Superstition perhaps disturbed the
one scheme, and policy the other. He married, as is well known, for his
final wife, and the partner of his life through its whole triumphant
stage, Livia Drusilla; compelling her husband, Tiberius Nero, to divorce
her, notwithstanding she was then six months advanced in pregnancy. With
this lady, who was distinguished for her beauty, it is certain that he was
deeply in love; and that might be sufficient to account for the marriage.
It is equally certain, however, upon the concurring evidence of
independent writers, that this connection had an oracular sanction--not to
say, suggestion; a circumstance _which was long remembered_, and was
afterwards noticed by the Christian poet Prudentius:
"Idque Deum sortes et Apollinis antra dederunt
Consilium: nunquam melius nam caedere taedas
Responsum est, quam cum praegnans nova nupta jugatur."

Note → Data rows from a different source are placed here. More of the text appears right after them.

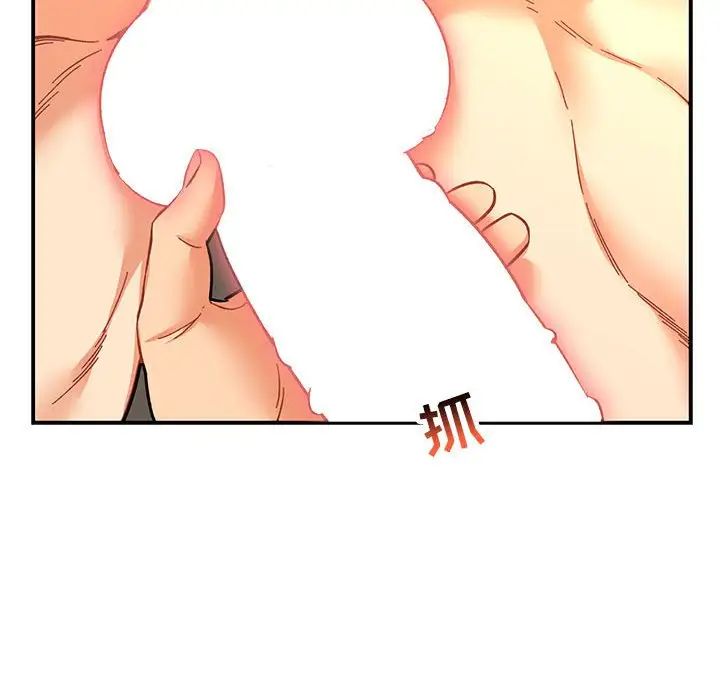 親愛的你-Liebling！第69話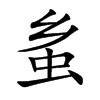 蚃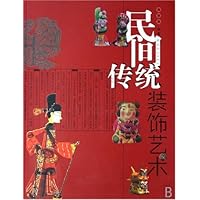 民间传统装饰艺术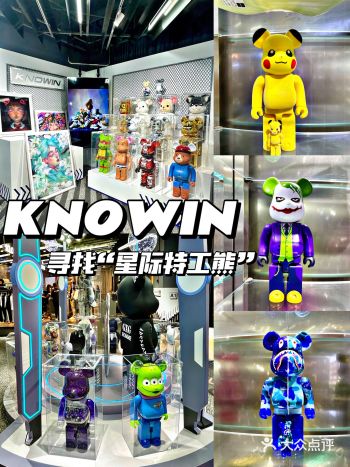魔都TX淮海最潮店️猜对送Bearbrick盲盒️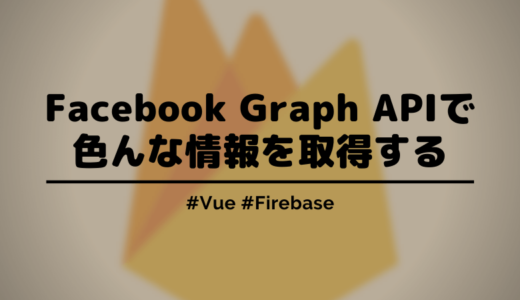 【Firebase】Facebook Graph APIで色んなプロフィール情報を取得する方法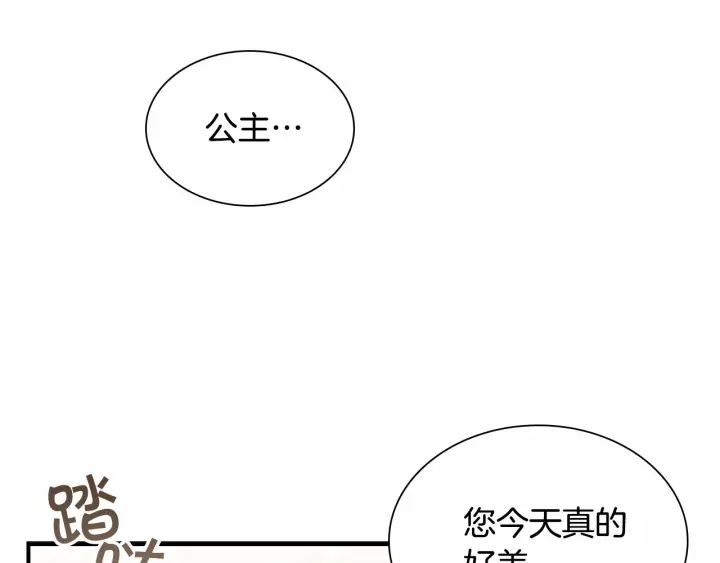 奶萌魔力小公主免费阅读奇妙漫画,第80话 小公主被邀请共舞2图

His daughter Julia had been promised by turns, and always upon reasons of
state, to a whole muster-roll of suitors; first of all, to a son of Mark
Anthony; secondly, to the barbarous king; thirdly, to her first cousin--
that Marcellus, the son of Octavia, only sister to Augustus, whose early
death, in the midst of great expectations, Virgil has so beautifully
introduced into the vision of Roman grandeurs as yet unborn, which AEneas
beholds in the shades; fourthly, she was promised (and this time the
promise was kept) to the fortunate soldier, Agrippa, whose low birth was
not permitted to obscure his military merits.